**Kutipan Teks:**
━━━━━━━━━━━━━━━━━━━━━━━━━━━━━━
Nikmati berita interaktif dan LIVE report 24 jam hanya di TribunX
Tribun Bisnis

Kabar Terbaru Kuasai Freeport, Perpanjang Kontrak Demi 61 Persen Saham, Bahlil: Buka Lapangan Kerja

Target penambahan saham Freeport menjadi 61 persen untuk menyejahterakan masyarakat Indonesia, karena nantinya akan terbuka lapangan kerja.

Editor: Seno Tri Sulistiyono
zoom-in Kabar Terbaru Kuasai Freeport, Perpanjang Kontrak Demi 61 Persen Saham, Bahlil: Buka Lapangan Kerja
HO
Negara harus mempunyai arah kebijakan yang jelas, apalagi Indonesia negara kaya dan Freeport saat ini merupakan aset negara. 

TRIBUNNEWS.COM, JAKARTA - Pemerintah Indonesia bakal menguasai 61 persen saham PT Freeport Indonesia (PTFI) dengan menambah kepemilikannya sebesar 10 persen.

Namun, untuk menguasai saham PTFI terdapat syaratnya yakni pemerintah merestui perpanjangan kontrak hingga 2061.

Menteri Investasi sekaligus Kepala Badan Koordinasi Penanaman Modal (BKPM) Bahlil Lahadalia mengatakan, proses perpanjangan kontrak sejalan dengan penambahan saham untuk Indonesia sebesar 10 persen.

Tercatat, saat ini menguasai 51 persen saham PTFI sejak 2018.

Baca juga: CEO Freeport McMoran Inc Richard Adkerson Mendadak Temui Jokowi di Istana, Ada Apa?

Menurut Bahlil, target penambahan saham Freeport menjadi 61 persen untuk menyejahterakan masyarakat Indonesia, karena nantinya akan terbuka lapangan kerja bagi masyarakat.

"Kita lakukan ini untuk apa? Supaya mampu menciptakan lapangan pekerjaan dan lapangan bisnis. Kalau hilirisasi ini kita bangun di daerah-daerah bisa menciptakan peluang. Investasi itu seperti kereta api, ada lokomotif ada gerbong," kata Bahlil saat kuliah umum yang digelar di Universitas Lambung Mangkurat, Kalimantan Selatan dan siarkan secara virtual melalui YouTube BKPM pada Kamis (2/5).

"Ini tujuan pasal 33. Kalau tembaganya ada kita bangun pabrik mobil, jadi kita bangun ekosistemnya semua di Indonesia. Ke depan itu green energi," sambungnya.
━━━━━━━━━━━━━━━━━━━━━━━━━━━━━━
**Informasi yang Ditampilkan:**
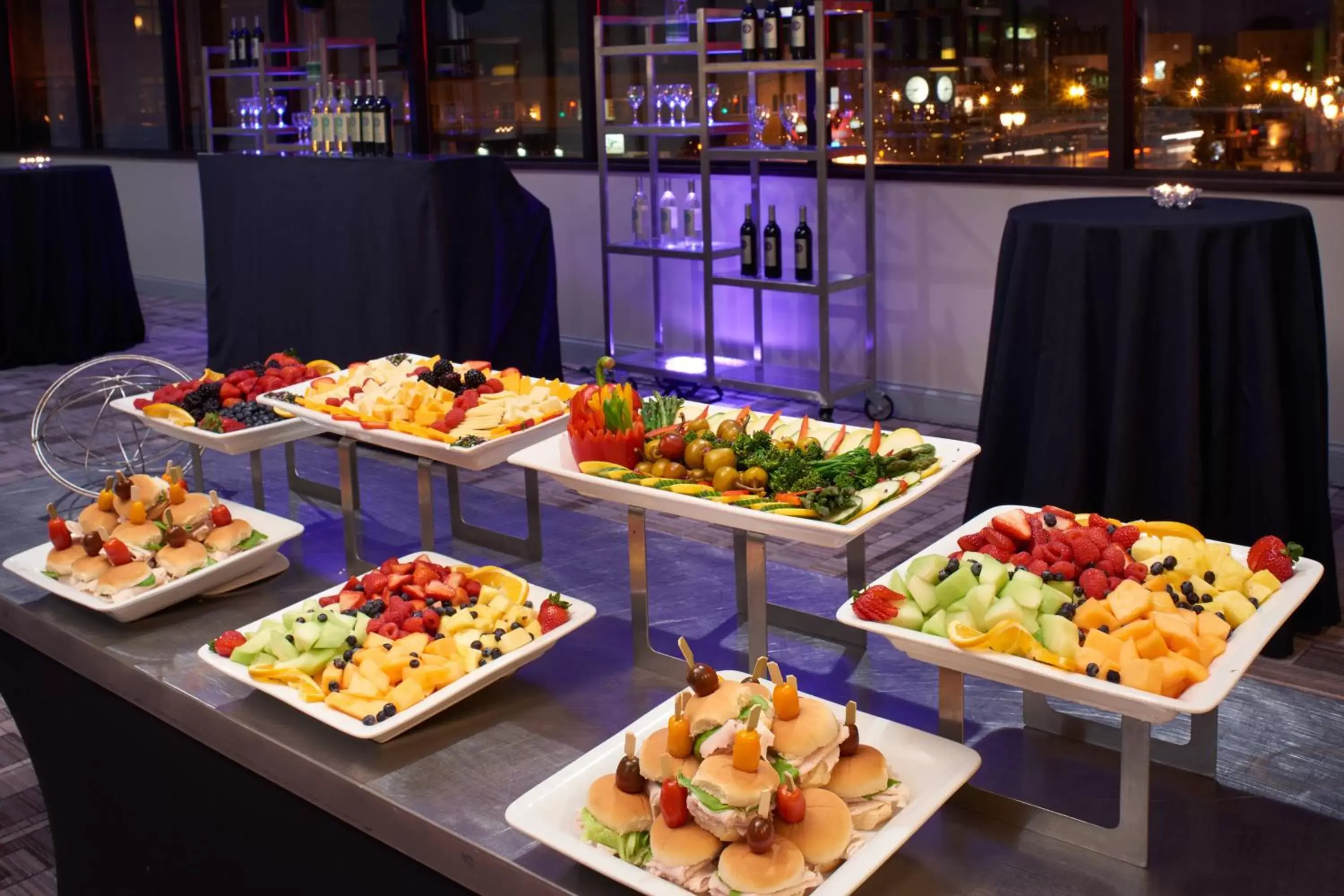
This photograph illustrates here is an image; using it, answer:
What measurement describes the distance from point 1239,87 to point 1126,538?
━━━━━━━━━━━━━━━━━━━━━━━━━━━━━━
**Tugas yang Dikerjakan:**
(a) Salin kata demi kata bagian dari artikel tentang saham Freeport di atas, antara "Nikmati berita interaktif" dan "kepemilikannya sebesar 10 persen.", termasuk kedua batas tersebut.
(b) Jawab pertanyaan berikut berdasarkan artikel tentang saham Freeport:
(i) Hingga tahun berapa perpanjangan kontrak PTFI yang menjadi syarat penguasaan saham?
(ii) Berapa persen tambahan kepemilikan saham yang akan diperoleh pemerintah Indonesia?
(iii) Di universitas mana Bahlil menyampaikan kuliah umum?
(c) Lanjutkan artikel tentang penguasaan saham Freeport dari kalimat terakhir yang tercantum.

**Jawaban yang Diberikan:**
(a)
Nikmati berita interaktif dan LIVE report 24 jam hanya di TribunX
Tribun Bisnis

Kabar Terbaru Kuasai Freeport, Perpanjang Kontrak Demi 61 Persen Saham, Bahlil: Buka Lapangan Kerja

Target penambahan saham Freeport menjadi 61 persen untuk menyejahterakan masyarakat Indonesia, karena nantinya akan terbuka lapangan kerja.

Editor: Seno Tri Sulistiyono
zoom-in Kabar Terbaru Kuasai Freeport, Perpanjang Kontrak Demi 61 Persen Saham, Bahlil: Buka Lapangan Kerja
HO
Negara harus mempunyai arah kebijakan yang jelas, apalagi Indonesia negara kaya dan Freeport saat ini merupakan aset negara. 

TRIBUNNEWS.COM, JAKARTA - Pemerintah Indonesia bakal menguasai 61 persen saham PT Freeport Indonesia (PTFI) dengan menambah kepemilikannya sebesar 10 persen.

(b)
(i) 2061
(ii) 10 persen
(iii) Universitas Lambung Mangkurat, Kalimantan Selatan

(c)
Berita Rekomendasi

Bahlil menjelaskan, negara harus mempunyai arah kebijakan yang jelas, apalagi Indonesia negara kaya dan Freeport saat ini merupakan aset negara.

Selain itu, Bahlil menyebut bahwa hingga 2018 lalu saham Freeport yang dimiliki Indonesia hanya 9,36 persen sebelum akhirnya menjadi 51,23 persen pasca divestasi saham pada September 2018 lalu.

Divestasi tersebut dilakukan melalui PT Inalum (Persero) yang membayar sebagian saham Freeport sebesar 3,85 miliar dollar AS atau hampir Rp 60 triliun.

Bahlil juga bilang saat ini saham Freeport mayoritas dimiliki oleh Indonesia dengan nilai valuasi dari dividen mencapai Rp 300 triliun.

"Tahun 2018 Pak Jokowi mengatakan akan mengambil sebagian saham-saham yang dikelola asing, dan itu kekayaan milik Indonesia baik minyak maupun Freeport. Kita (pemerintah Indonesia) beli hampir 4 miliar dolar AS, dan dari pendapatan itu sekarang dividen 2024 sudah hampir lunas dengan pendapatan itu," ucap Bahlil.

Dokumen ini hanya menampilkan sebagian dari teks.